GIVEN REQUEST: Reproduce every one of the following records word for word, with no changes.

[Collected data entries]
* * * * *
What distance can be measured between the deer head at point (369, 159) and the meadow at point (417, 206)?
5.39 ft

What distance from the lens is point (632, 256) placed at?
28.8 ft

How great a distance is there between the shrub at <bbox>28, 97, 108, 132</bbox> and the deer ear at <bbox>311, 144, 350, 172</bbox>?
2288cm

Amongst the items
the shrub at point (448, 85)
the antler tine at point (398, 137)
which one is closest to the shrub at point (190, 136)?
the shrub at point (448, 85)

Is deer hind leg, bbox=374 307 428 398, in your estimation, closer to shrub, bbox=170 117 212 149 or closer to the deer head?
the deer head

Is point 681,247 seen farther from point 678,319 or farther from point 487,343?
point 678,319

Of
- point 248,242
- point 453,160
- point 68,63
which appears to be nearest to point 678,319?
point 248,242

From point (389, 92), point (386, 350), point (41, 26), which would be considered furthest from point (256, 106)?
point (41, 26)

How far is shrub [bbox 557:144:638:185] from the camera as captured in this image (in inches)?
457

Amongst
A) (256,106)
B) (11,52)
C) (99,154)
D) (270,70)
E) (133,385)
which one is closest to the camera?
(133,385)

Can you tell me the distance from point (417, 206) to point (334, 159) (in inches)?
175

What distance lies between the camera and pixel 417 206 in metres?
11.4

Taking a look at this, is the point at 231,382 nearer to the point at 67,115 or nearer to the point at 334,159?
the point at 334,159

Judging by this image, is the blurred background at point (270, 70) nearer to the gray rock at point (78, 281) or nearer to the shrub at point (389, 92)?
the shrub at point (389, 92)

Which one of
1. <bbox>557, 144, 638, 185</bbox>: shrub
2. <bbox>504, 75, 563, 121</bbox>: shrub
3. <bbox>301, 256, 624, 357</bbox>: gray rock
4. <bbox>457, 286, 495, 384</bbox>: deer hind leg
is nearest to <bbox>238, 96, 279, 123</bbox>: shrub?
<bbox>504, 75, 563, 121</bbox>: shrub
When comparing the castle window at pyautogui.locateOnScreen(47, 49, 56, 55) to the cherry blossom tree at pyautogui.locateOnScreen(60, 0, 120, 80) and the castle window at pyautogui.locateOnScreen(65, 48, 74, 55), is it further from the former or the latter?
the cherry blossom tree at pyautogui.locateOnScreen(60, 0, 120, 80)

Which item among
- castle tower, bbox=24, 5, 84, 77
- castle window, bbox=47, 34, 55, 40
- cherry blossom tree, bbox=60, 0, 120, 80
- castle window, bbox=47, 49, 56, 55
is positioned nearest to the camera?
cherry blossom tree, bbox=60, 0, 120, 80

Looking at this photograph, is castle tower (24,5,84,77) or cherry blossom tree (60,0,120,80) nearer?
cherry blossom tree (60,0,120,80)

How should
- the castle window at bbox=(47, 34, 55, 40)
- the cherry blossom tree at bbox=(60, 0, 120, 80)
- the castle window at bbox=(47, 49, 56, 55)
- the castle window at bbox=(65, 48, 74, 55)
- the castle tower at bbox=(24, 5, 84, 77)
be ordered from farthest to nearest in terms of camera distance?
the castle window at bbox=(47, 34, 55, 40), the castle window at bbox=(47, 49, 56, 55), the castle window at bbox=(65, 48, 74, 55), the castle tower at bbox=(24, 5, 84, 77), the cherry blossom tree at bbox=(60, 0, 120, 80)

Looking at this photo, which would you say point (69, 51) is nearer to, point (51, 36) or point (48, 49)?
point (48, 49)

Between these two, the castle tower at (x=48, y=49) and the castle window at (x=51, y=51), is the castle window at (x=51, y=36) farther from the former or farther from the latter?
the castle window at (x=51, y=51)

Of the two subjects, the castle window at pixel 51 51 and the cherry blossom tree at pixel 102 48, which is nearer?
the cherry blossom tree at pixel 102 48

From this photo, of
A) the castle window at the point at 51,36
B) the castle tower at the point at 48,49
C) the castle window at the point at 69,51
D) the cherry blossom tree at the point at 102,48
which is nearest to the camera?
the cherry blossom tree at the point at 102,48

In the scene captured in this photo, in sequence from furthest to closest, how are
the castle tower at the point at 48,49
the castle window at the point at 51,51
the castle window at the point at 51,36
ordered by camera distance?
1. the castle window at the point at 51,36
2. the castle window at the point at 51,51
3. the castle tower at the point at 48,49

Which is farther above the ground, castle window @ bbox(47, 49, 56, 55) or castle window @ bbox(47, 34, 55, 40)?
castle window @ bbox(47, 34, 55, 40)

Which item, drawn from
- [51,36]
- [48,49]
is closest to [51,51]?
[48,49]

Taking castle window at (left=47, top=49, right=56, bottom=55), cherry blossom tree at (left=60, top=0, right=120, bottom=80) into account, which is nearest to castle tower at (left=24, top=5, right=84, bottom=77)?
* * * * *
SOLUTION TO THIS PROBLEM:
What distance can be measured between the deer head at point (369, 159) and the meadow at point (417, 206)?
5.39 ft

What distance from the lens is point (632, 256) placed at?
28.8 ft

How great a distance is there between the shrub at <bbox>28, 97, 108, 132</bbox> and the deer ear at <bbox>311, 144, 350, 172</bbox>?
2288cm

Amongst the items
the shrub at point (448, 85)
the antler tine at point (398, 137)
which one is closest to the shrub at point (190, 136)?
the shrub at point (448, 85)

Is deer hind leg, bbox=374 307 428 398, in your estimation, closer to shrub, bbox=170 117 212 149 or closer to the deer head?
the deer head

Is point 681,247 seen farther from point 678,319 or farther from point 487,343?
point 678,319

Of
- point 248,242
- point 453,160
- point 68,63
which appears to be nearest to point 678,319?
point 248,242

From point (389, 92), point (386, 350), point (41, 26), which would be considered furthest from point (256, 106)?
point (41, 26)

How far is shrub [bbox 557:144:638:185] from the camera as captured in this image (in inches)?
457

Amongst
A) (256,106)
B) (11,52)
C) (99,154)
D) (270,70)
E) (133,385)
which one is closest to the camera?
(133,385)

Can you tell me the distance from point (417, 206) to point (334, 159) (in inches)?
175

What distance lies between the camera and pixel 417 206 in metres?
11.4

Taking a look at this, is the point at 231,382 nearer to the point at 67,115 or nearer to the point at 334,159?
the point at 334,159

Judging by this image, is the blurred background at point (270, 70) nearer to the gray rock at point (78, 281) or nearer to the shrub at point (389, 92)?
the shrub at point (389, 92)

Which one of
1. <bbox>557, 144, 638, 185</bbox>: shrub
2. <bbox>504, 75, 563, 121</bbox>: shrub
3. <bbox>301, 256, 624, 357</bbox>: gray rock
4. <bbox>457, 286, 495, 384</bbox>: deer hind leg
is nearest to <bbox>238, 96, 279, 123</bbox>: shrub?
<bbox>504, 75, 563, 121</bbox>: shrub
When comparing the castle window at pyautogui.locateOnScreen(47, 49, 56, 55) to the cherry blossom tree at pyautogui.locateOnScreen(60, 0, 120, 80) and the castle window at pyautogui.locateOnScreen(65, 48, 74, 55), is it further from the former or the latter?
the cherry blossom tree at pyautogui.locateOnScreen(60, 0, 120, 80)

Which item among
- castle tower, bbox=24, 5, 84, 77
- castle window, bbox=47, 34, 55, 40
- cherry blossom tree, bbox=60, 0, 120, 80
- castle window, bbox=47, 49, 56, 55
is positioned nearest to the camera?
cherry blossom tree, bbox=60, 0, 120, 80

Looking at this photograph, is castle tower (24,5,84,77) or cherry blossom tree (60,0,120,80) nearer?
cherry blossom tree (60,0,120,80)

How should
- the castle window at bbox=(47, 34, 55, 40)
- the cherry blossom tree at bbox=(60, 0, 120, 80)
- the castle window at bbox=(47, 49, 56, 55)
- the castle window at bbox=(65, 48, 74, 55)
- the castle tower at bbox=(24, 5, 84, 77)
be ordered from farthest to nearest in terms of camera distance?
the castle window at bbox=(47, 34, 55, 40), the castle window at bbox=(47, 49, 56, 55), the castle window at bbox=(65, 48, 74, 55), the castle tower at bbox=(24, 5, 84, 77), the cherry blossom tree at bbox=(60, 0, 120, 80)

Looking at this photo, which would you say point (69, 51) is nearer to, point (51, 36) or point (48, 49)?
point (48, 49)

Between these two, the castle tower at (x=48, y=49) and the castle window at (x=51, y=51), is the castle window at (x=51, y=36) farther from the former or farther from the latter?
the castle window at (x=51, y=51)

Of the two subjects, the castle window at pixel 51 51 and the cherry blossom tree at pixel 102 48, which is nearer?
the cherry blossom tree at pixel 102 48

From this photo, of
A) the castle window at the point at 51,36
B) the castle tower at the point at 48,49
C) the castle window at the point at 69,51
D) the cherry blossom tree at the point at 102,48
which is nearest to the camera?
the cherry blossom tree at the point at 102,48

In the scene captured in this photo, in sequence from furthest to closest, how are
the castle tower at the point at 48,49
the castle window at the point at 51,51
the castle window at the point at 51,36
ordered by camera distance?
1. the castle window at the point at 51,36
2. the castle window at the point at 51,51
3. the castle tower at the point at 48,49

Which is farther above the ground, castle window @ bbox(47, 49, 56, 55) or castle window @ bbox(47, 34, 55, 40)?
castle window @ bbox(47, 34, 55, 40)

Which item, drawn from
- [51,36]
- [48,49]
is closest to [51,51]?
[48,49]

Taking castle window at (left=47, top=49, right=56, bottom=55), cherry blossom tree at (left=60, top=0, right=120, bottom=80) into account, which is nearest to castle tower at (left=24, top=5, right=84, bottom=77)?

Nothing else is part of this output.